【ムーンダスト】
アンデシュダール大陸には幾つかの国家や民族がそれぞれ睨み合いながら犇めき合っているが、そこだけは特別で異様な存在感があった。
所謂、魔法使いの巣。彼らは協会だと名乗っているが、どの王も進んで足を踏み入れることはしない場所。暗黙の了解で彼らの協会本部がある領地は不可侵の上、彼らは中立でどの国や民にも属さない代わりにすべての者に平等に接することが出来る。

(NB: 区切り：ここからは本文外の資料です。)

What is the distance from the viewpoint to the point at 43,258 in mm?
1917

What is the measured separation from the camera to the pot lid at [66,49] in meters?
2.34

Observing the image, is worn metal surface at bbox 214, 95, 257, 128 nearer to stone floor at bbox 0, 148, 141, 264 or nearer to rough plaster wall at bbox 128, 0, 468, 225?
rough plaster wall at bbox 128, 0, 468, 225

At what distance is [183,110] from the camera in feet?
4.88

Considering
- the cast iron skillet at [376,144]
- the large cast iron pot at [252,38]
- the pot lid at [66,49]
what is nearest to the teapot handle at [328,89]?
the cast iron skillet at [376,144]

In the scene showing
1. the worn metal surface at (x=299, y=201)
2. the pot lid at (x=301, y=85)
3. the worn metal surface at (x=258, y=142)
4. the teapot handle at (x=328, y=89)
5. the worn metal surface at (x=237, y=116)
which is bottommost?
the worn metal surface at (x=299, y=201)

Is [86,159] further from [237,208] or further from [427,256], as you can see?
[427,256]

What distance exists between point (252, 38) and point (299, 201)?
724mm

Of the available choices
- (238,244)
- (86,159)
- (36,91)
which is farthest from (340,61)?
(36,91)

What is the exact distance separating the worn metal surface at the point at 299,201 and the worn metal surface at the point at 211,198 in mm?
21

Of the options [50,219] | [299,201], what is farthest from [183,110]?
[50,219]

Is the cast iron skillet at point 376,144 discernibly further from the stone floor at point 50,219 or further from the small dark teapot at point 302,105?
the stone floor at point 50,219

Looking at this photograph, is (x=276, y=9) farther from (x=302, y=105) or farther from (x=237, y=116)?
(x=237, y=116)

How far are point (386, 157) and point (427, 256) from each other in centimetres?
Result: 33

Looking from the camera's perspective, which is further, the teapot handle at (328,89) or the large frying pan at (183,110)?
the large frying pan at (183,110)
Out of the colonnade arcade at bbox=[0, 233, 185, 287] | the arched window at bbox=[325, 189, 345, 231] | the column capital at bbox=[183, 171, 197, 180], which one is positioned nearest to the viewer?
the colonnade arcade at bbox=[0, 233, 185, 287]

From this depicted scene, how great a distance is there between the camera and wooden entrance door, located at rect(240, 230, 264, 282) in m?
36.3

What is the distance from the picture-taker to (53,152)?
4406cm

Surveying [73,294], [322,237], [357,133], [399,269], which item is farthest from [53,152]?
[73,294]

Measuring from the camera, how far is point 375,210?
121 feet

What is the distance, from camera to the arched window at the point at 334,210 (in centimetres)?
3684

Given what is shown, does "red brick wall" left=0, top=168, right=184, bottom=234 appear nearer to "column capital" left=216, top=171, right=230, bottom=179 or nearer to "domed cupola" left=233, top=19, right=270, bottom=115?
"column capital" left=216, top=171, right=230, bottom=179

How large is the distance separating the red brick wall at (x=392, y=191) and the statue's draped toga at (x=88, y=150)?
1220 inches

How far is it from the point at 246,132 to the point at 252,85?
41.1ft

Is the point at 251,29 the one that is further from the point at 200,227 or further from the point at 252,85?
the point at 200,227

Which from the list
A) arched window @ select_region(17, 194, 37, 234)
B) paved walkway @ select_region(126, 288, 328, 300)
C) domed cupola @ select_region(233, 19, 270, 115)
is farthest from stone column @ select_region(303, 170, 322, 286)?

つまり彼らはアンデシュダール大陸の争い事にこそ関わらないが、その実大陸中のどの国家や地域にも関わり合いを持っている強大な組織なのである。
「いやいや~しかし占いの婆も人が悪いよねぇ~」
間延びした口調で金髪の青年は、協会本部の一番高い塔の景観の良い部屋から窓の外を見下ろしてポツリと呟いた。
だだっ広い部屋には一見すると、派手な椅子に腰かけている青年一人だけの姿しかない。だがそれは灯籠の火が揺らめくまでの須臾の間だけだった。
「ムーンダスト様」
「お、ユキちゃんいたの~」
何処からともなく姿を現した長身の男はニコニコと笑って自身の名を呼んだ青年――ムーンダストに向けて盛大に舌打ちをする。
「ええ~?!態度悪くない?!」
「てめぇが何度言ってもちゃん付けで呼ぶからだろうが脳味噌腐ってんのかこのニヤケ顔野郎。……などとは思ってませんのでお気になさらず」
「いやいやいや?!思ってるよね~?!絶対!百パーセント!!」
全身黒ずくめの格好をしているユキという男は髪の色だけが名前のように白だった。しかしこれは若白髪というわけでもなく、元々生まれたときからこの色だった。陽の下で見れば彼の髪は白銀だとわかることだろう。
「ムーンダスト様」
改めてユキはムーンダストの名を呼んだ。
そして口許に笑みを浮かべたムーンダストが返事を返す前に言葉を続ける。
「先のロサの書簡の件ですが、やはりルドゥーテ女王からの書簡ではありませんでした」
「……間違いなく?」
「はい。間違いなく偽物です」
「つまり……」
蒼茫と暮れかけてきた窓の向こう側を一瞥してから、ムーンダストは小さく息を吐く。
「つまり、始まってしまうのか……」
偽の書簡には、娘の十五歳の誕生日を祝う席を明後日に行うと書かれていた。
ムーンダストの翡翠色の瞳が灯籠の火を捉える。その刹那、部屋中の灯籠の火が激しく燃え上がった。
「ムーンダスト様、今なら間に合います。明日に祝いの席があるのはわかっています。ならばそこに向かえば――」
「ユキちゃんはロサの味方をしろっていうのかい?」
ユキは明らかにムッとしたように唇を尖らせたが、ムーンダストの重圧感のある声に押し黙った。
「我々協会はアンデシュダールにおいて中立を保つ。そして明日に起こることが誰の陰謀で誰が手引きして誰を陥れようとしているのかわかったとしても、いや、わかっているのならば尚更」
ムーンダストは目を三日月のように細めて口角を吊り上げると、右手の人差し指をそっと自分の唇の前に添える。
「私たちはそこに関わってはいけないんだよ~」
ユキはこのムーンダストという男の笑い顔が悉皆嫌いだと思った。何を考えているのか全くもってわからない不気味さが、神以て協会そのものだからだろうか。物心ついた時から魔法の才能があったユキは、孤児だったことから衣食住を保証してもらう代わりに協会で仕事をすることになった。だが未だに協会が何を成したいのかわからないのだ。
ムーンダストの方はユキの心の中を見透かしてまた笑みを浮かべていた。その笑みがどんな感情で作り出されたのか本人もわかっていなかった。
ただ生まれた瞬間から協会の中で特別扱いを受けてきたムーンダストは、何かが自分の中で欠落していると感じていた。だから協会の中で珍しく人間的なユキを好んで使っているのだ。
「……青のカーネーションの命令通りに」
灯籠の火が作り出す影が揺れると同時に、ユキの姿も闇の中に融けるように消えていった。
暫く沈黙が続いたが、やがてムーンダストはそれに堪えられなくなったのか天井を仰ぎ見て吹き出した。
「はは!……ほらね~、婆は人が悪い。青は不吉?奇跡?……魔法使いなんてクソ食らえだ。はは、ユキちゃんならそう言うだろうね~」
ムーンダストが椅子から立ち上がり、乱暴に石壁を叩くと同時に灯籠の火は一斉に消え、彼の姿をも闇が飲み込む。そしてクツリクツリと彼の笑い声だけが夜の帳が下りた中響いているのだった。